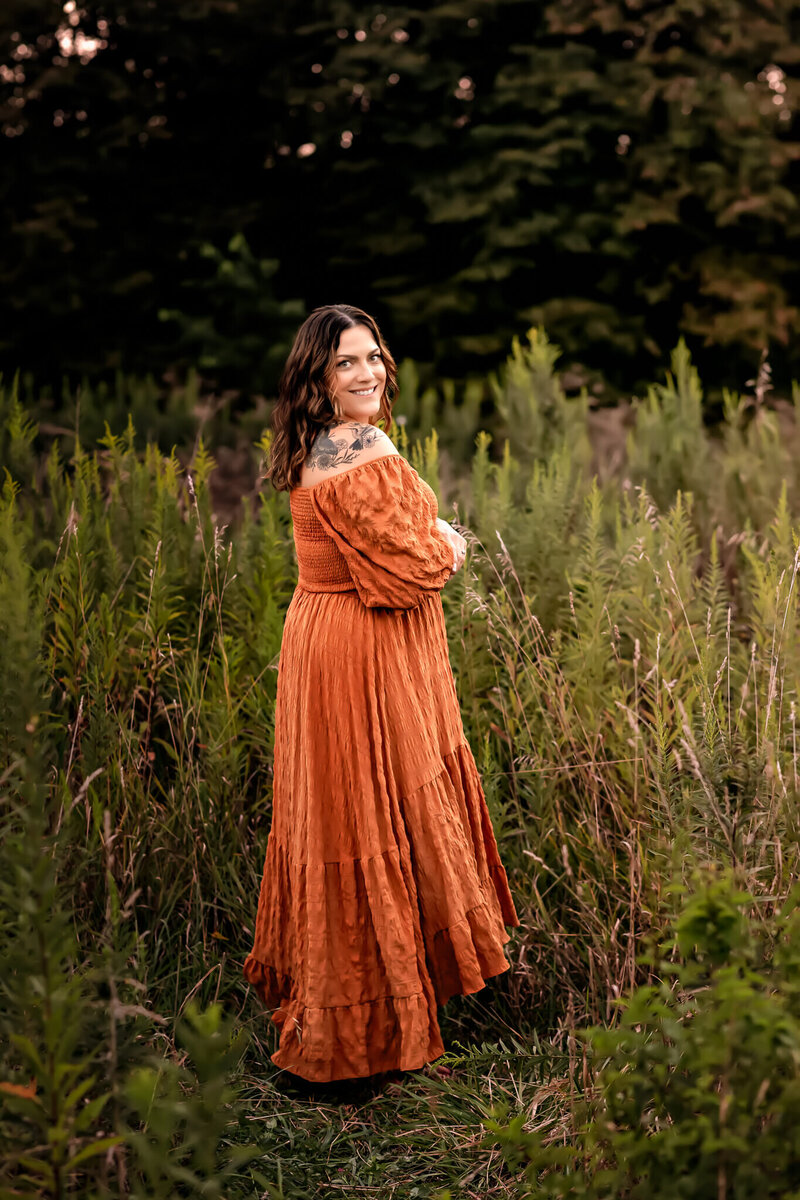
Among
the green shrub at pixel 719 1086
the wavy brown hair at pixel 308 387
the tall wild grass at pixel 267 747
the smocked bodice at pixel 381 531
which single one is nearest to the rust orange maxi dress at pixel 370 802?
********
**Task**
Format the data above as a Markdown table with the columns Row and Line, giving each line its own numbered row and skipping blank lines. Leave the pictures out.

**Written answer**
| Row | Line |
|---|---|
| 1 | Among |
| 2 | the green shrub at pixel 719 1086 |
| 3 | the wavy brown hair at pixel 308 387 |
| 4 | the tall wild grass at pixel 267 747 |
| 5 | the smocked bodice at pixel 381 531 |
| 6 | which single one is nearest to the rust orange maxi dress at pixel 370 802? |